In order to reduce computational cost, we introduce several simplifications into the original high-order accurate shock-capturing scheme. The reconstruction is based on cell-averaged values in the simplified scheme. The number of Gauss points needed for the integration of the numerical flux over cell-face is reduced (from four in 3D case) to one and the formal accuracy of the time marching is reduced to second order (RK-2). The inviscid numerical flux is computed as a convex combination of FA and FD.
$$ \boldsymbol{F}=\alpha {\boldsymbol{F}}^A+\left(1-\alpha \right){\boldsymbol{F}}^D, $$
where α is a weight in the range of 0 ≤ α ≤ 1. We prepare two schemes. The first scheme, (S1), the arguments of FA and FD are common and are \( {\boldsymbol{h}}_{MUSCL}^L \) and \( {\boldsymbol{h}}_{MUSCL}^R \). The second scheme, (S2), also uses \( {\boldsymbol{h}}_{MUSCL}^L \) and \( {\boldsymbol{h}}_{MUSCL}^R \) as the arguments of FA but those of FD are modified. Let the arguments of FD in (S2) be denoted by \( {\boldsymbol{h}}_{S2}^L \) and \( {\boldsymbol{h}}_{S2}^R \) and let hk be the value of h at the cell-centre of the index k, which is computed from the cell-average of the conservative variables. A quartic function generated from hk (k = i − 2, i − 1, i, i + 1, i + 2) provides \( {\boldsymbol{h}}_{Quartic}^R \) at the cell-face i − 1/2 and \( {\boldsymbol{h}}_{Quartic}^L \) at the cell-face i + 1/2. The \( {\boldsymbol{h}}_{S2}^H\ \left(H=L,R\right) \) at each cell-face is computed as a convex combination of \( {\boldsymbol{h}}_{MUSCL}^H \) and \( {\boldsymbol{h}}_{Quartic}^H \) there:
$$ {\boldsymbol{h}}_{S2}^H=\beta {\boldsymbol{h}}_{Quartic}^H+\left(1-\beta \right){\boldsymbol{h}}_{MUSCL}^H, $$
where β is a weight in the range of 0 ≤ β ≤ 1. The weights α and β are computed at each cell-face according to the physical situation and the smoothness of solution. The guiding principle is as follows: (i) FA should be dominant at cell-faces around shock waves and FD should be so except around them; (ii) \( {\boldsymbol{h}}_{MUSCL}^H \) should be dominant in \( {\boldsymbol{h}}_{S2}^H \) at cell-faces in regions where h changes abruptly in the scale of cell width, e.g. contact discontinuities, and \( {\boldsymbol{h}}_{Quartic}^H \) should be so in regions where h changes slowly in the scale of cell width. In the present study the following formulas for α and β are adopted.

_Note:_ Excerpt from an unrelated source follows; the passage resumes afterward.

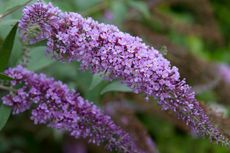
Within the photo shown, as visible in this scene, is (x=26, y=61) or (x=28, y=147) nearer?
(x=26, y=61)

$$ \alpha =1-\exp \left[-{C}_1\frac{\mid {P}^L-{P}^R\mid }{P^L+{P}^R}\right], $$
$$ \beta =\exp \left[-\left({C}_2\frac{\mid {P}^L-{P}^R\mid }{P^L+{P}^R}+{C}_3\frac{\mid {\rho}^L-{\rho}^R\mid }{\rho^L+{\rho}^R}+{C}_4\frac{\mid {u}^L-{u}^R\mid }{\sqrt{T_{\ast }}}+{C}_5\frac{\mid {v}^L-{v}^R\mid }{\sqrt{T_{\ast }}}+{C}_6\frac{\mid {w}^L-{w}^R\mid }{\sqrt{T_{\ast }}}\right)\right], $$
where hH (h =ρ, u, v, w, P, H = L, R) are computed by MUSCL (the subscripts MUSCL is omitted for concise expression), \( {T}_{\ast }=\frac{T^L+{T}^R}{2} \) (T is the temperature, computed from ρ and P by EOS, e.g. T = P/ρ), and Ck (k = 1, ⋯, 6) are positive constants [Ck = 10 (k = 1, ⋯, 6) in the present study]. Since the weight β is determined from the magnitude of the jump \( \mid {\boldsymbol{h}}_{MUSCL}^L-{\boldsymbol{h}}_{MUSCL}^R\mid \), the numerical dissipation of FD could be insufficient for the elimination of waves with high wave numbers such as those with zigzag wave forms when their amplitudes are very small; the jump \( \left|{\boldsymbol{h}}_{S2}^L-{\boldsymbol{h}}_{S2}^R\right| \) could be much smaller than their amplitudes for such waves. This is in contrast to the original scheme.